Il Regolamento europeo adotta un approccio risk-based: maggiore è il rischio associato all'utilizzo di un sistema di IA, più stringenti sono i requisiti normativi. Questa metodologia permette di bilanciare innovazione e protezione, concentrando le misure più rigorose sui casi a maggior impatto.
L'AI Act introduce obblighi per provider e deployer attraverso un sistema di gestione preventiva dei rischi, mentre la responsabilità penale resta disciplinata dalle normative nazionali esistenti, con particolare attenzione ai requisiti di compliance e sorveglianza umana.
Il provider è la persona fisica o giuridica, autorità pubblica o organismo che:
Sviluppa un sistema di IA o ne commissiona lo sviluppo
Immette il sistema sul mercato con il proprio nome o marchio
Mette in servizio il sistema, a titolo oneroso o gratuito
Il deployer è la persona fisica o giuridica, autorità pubblica o organismo che:
Utilizza un sistema di IA sotto la propria autorità
Opera in contesto professionale (escluso l'uso personale)

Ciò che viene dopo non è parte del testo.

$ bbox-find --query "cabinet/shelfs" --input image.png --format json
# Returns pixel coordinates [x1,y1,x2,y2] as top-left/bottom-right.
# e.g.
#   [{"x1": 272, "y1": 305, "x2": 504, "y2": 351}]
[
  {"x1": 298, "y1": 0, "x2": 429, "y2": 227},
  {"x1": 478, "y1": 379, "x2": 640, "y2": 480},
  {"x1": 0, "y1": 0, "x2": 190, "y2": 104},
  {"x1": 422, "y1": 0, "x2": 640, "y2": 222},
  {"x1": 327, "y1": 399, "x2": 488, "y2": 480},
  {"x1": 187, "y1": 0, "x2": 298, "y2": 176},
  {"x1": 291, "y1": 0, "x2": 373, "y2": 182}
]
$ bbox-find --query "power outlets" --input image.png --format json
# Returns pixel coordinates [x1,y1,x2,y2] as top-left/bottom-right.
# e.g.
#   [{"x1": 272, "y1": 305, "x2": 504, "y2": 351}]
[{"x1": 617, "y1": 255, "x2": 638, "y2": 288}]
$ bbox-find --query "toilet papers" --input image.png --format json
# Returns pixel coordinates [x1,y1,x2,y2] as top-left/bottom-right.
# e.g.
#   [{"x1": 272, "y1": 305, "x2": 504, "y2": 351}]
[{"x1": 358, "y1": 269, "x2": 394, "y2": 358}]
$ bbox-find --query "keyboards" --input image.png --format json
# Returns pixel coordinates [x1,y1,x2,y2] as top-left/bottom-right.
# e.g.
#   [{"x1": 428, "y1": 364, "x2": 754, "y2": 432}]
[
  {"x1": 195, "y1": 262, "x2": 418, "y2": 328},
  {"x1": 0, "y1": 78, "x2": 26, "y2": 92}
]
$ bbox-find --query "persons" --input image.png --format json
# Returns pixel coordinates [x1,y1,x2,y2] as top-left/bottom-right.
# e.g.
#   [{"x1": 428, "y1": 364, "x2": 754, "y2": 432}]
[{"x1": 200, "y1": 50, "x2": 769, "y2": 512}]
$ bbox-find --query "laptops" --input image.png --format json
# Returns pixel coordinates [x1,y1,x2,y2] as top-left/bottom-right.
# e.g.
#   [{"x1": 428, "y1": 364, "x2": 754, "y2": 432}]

Per gli studi professionali: lo psicologo, il terapeuta o il centro clinico che adotta strumenti con IA (trascrizione sedute, assistenti virtuali, analisi dati clinici) rientra nella categoria deployer, con obblighi specifici ma proporzionati alla propria posizione nella catena di utilizzo.
E’ importante conoscere le scadenze per essere conformi alle norme UE.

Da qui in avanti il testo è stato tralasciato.